• Brief: Count the lines of the records that contain the string "distance", where case counts. Give only the number.

• Input material:

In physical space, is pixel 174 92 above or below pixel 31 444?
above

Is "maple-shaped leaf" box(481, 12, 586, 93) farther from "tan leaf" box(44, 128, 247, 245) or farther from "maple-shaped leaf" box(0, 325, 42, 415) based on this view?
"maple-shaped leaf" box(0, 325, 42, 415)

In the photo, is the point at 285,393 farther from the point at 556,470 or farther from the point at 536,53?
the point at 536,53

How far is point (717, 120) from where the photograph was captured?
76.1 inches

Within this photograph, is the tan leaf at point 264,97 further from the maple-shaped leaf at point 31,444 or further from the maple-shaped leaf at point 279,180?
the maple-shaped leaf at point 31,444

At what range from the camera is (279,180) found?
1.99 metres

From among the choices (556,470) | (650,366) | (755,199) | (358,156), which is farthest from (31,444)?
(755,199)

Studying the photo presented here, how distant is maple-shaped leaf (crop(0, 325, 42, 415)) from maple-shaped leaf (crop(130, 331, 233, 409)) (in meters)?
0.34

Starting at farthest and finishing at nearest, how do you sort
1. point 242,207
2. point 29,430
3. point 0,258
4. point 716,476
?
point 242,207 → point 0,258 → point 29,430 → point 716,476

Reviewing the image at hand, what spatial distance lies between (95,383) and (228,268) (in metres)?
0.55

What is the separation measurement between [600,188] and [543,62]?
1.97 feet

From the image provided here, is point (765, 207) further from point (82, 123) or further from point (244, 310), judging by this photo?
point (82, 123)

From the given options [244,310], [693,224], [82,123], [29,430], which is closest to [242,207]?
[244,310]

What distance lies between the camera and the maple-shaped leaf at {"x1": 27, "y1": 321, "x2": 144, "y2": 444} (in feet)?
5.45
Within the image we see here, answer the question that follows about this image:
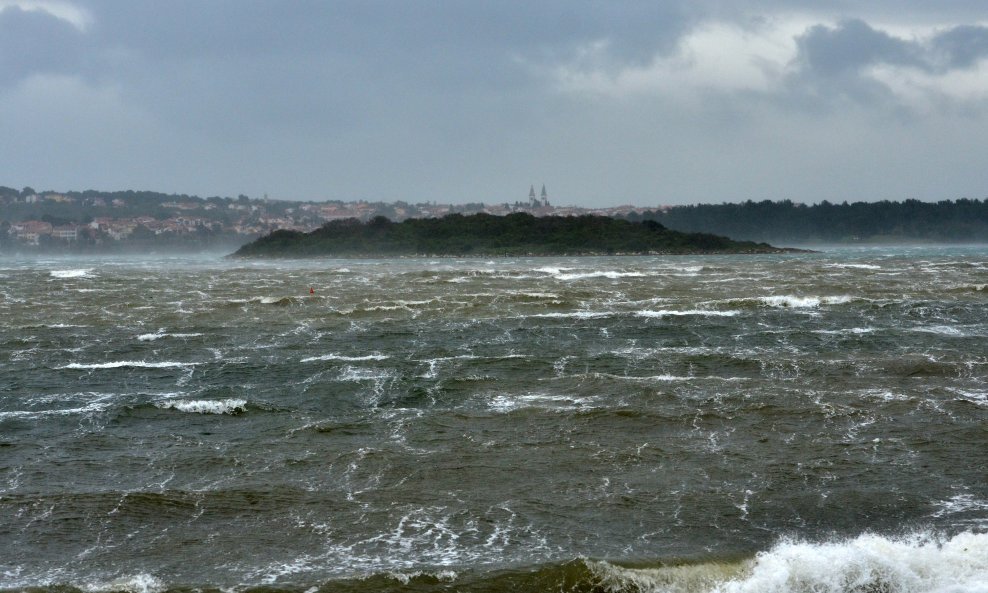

• Answer for the task: 2